Vorgegebener Text:

Bei der ersten Erweiterung Mumbais in den 1880er Jahren wurde die Grünfläche Oval Maidan angelegt. Um den Platz herum entstand ein Ensemble von öffentlichen Gebäuden im neogotischen Stil. Die zweite Erweiterungsphase zu Beginn des 20. Jahrhunderts erstreckte sich nach Westen entlang der Küste. Direkt am Meer entstand die Uferpromenade Marine Drive mit zahlreichen Wohn- und Gewerbegebäuden sowie kulturellen Einrichtungen. Heute stehen sich am Oval Maidan ein eindrucksvolles neogotisches Gebäudeensemble auf der östlichen Seite und ein ebenso beeindruckendes Art Déco-Ensemble auf der westlichen Seite gegenüber und zeugen von den Modernisierungsphasen, die Mumbai im 19. und 20. Jahrhundert auf dem Weg zur Unabhängigkeit Indiens 1947 durchlaufen hat.

Dateninhalt:
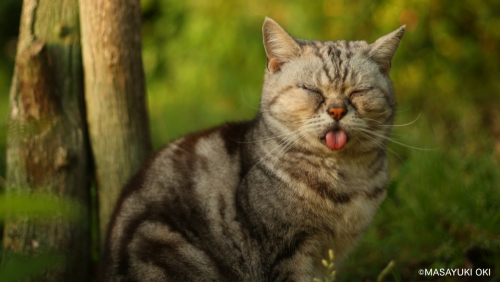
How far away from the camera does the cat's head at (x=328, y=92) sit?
229cm

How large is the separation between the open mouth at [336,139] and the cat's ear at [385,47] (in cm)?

Aufgaben:
1. Welche Uferpromenade entstand laut dem vorgegebenen Text direkt am Meer?
2. Übersetzen Sie den Satz „Die zweite Erweiterungsphase zu Beginn des 20. Jahrhunderts erstreckte sich nach Westen entlang der Küste.“ aus dem vorgegebenen Text ins Englische.

Lösungen:
1. Marine Drive

2. The second phase of expansion at the beginning of the 20th century extended westward along the coast.